記述問題 A:
本文で少女が出会う人たちとして挙げられている人物を、本文の記述どおりにすべて列挙せよ。

......

311の津波で家族を亡くした少女ハル。叔母に引き取られ広島で暮らしている。もう17歳になる。ある日、叔母が倒れ入院。1人になった彼女は生まれ故郷である大槌まで、ヒッチハイクで行こうとする。その姿をドキュメンタリー映画のようにカメラは延々と映し出す。

少女と出会う人たち。ボケた母親と2人暮らしのオヤジ。嫁と娘は出て行ってしまった。旦那はいないが出産しようとする40代の女性。同じく家族を津波で亡くした男性。彼は福島第一原発で働いていた。避難解除になり福島に戻ってきた老人。「死ぬときは故郷で死にたい」と呟くが、近所の若い人たちは誰も帰還していない。

そんな人たちとの出会いがあり、少女は故郷大槌に辿り着き。津波に流され、基礎部分しか残っていない自宅を訪ねる。どのシーンも涙が溢れた。高名なコピーライターが原発事故の映画を見て「2時間泣きっぱなし」とツイートしていたが、僕はこの映画で泣きっぱなしだった。

......

記述問題 B:
エントリーのうち、「Ordered from farthest」を含む行から「be arranged?」を含む行まで(両端を含む)を、1行を1つの文字列とするJSONリストに書き換えよ。空行は除くこと。

......

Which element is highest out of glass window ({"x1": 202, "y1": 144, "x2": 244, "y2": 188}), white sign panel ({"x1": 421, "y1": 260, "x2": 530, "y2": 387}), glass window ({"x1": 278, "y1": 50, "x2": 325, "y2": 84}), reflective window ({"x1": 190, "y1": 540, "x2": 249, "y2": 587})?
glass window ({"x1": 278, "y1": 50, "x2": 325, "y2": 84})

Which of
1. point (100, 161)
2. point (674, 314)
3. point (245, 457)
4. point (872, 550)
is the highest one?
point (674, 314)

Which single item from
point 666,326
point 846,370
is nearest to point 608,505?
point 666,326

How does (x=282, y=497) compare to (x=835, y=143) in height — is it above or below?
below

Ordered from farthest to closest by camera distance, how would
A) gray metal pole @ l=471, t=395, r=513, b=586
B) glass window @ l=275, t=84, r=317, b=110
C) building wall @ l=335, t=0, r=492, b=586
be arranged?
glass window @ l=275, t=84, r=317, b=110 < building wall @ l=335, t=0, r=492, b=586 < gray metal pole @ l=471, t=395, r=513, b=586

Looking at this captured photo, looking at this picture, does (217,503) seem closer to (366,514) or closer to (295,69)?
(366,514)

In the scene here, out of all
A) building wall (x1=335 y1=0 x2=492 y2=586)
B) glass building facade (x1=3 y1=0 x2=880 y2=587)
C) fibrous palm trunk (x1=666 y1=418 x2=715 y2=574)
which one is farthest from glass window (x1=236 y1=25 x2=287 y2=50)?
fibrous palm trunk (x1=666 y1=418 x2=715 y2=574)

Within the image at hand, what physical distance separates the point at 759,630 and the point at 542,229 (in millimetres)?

......

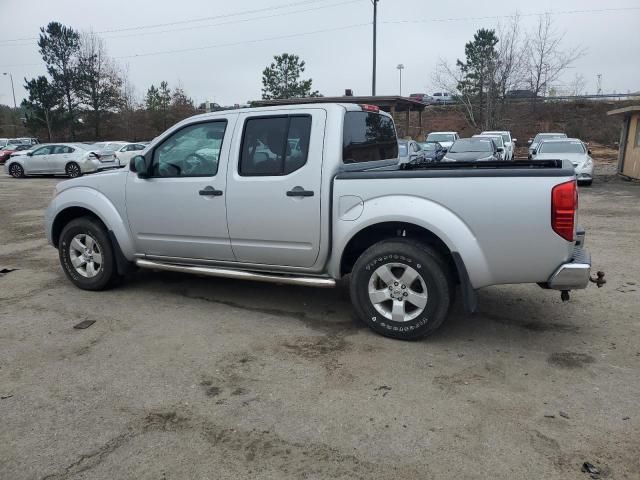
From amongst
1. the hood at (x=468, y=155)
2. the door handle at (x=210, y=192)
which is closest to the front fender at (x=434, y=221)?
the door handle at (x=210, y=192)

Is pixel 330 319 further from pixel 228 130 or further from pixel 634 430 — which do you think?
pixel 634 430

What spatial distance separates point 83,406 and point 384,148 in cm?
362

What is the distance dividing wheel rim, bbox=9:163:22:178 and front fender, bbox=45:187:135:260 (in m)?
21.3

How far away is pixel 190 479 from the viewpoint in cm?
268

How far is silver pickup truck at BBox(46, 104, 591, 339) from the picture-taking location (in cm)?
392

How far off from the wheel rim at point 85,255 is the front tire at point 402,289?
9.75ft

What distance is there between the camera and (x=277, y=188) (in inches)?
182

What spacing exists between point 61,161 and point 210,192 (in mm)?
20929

......

完全な解答 A:
- ボケた母親と2人暮らしのオヤジ
- 旦那はいないが出産しようとする40代の女性
- 同じく家族を津波で亡くした男性
- 避難解除になり福島に戻ってきた老人

完全な解答 B:
[
  "Ordered from farthest to closest by camera distance, how would",
  "A) gray metal pole @ l=471, t=395, r=513, b=586",
  "B) glass window @ l=275, t=84, r=317, b=110",
  "C) building wall @ l=335, t=0, r=492, b=586",
  "be arranged?"
]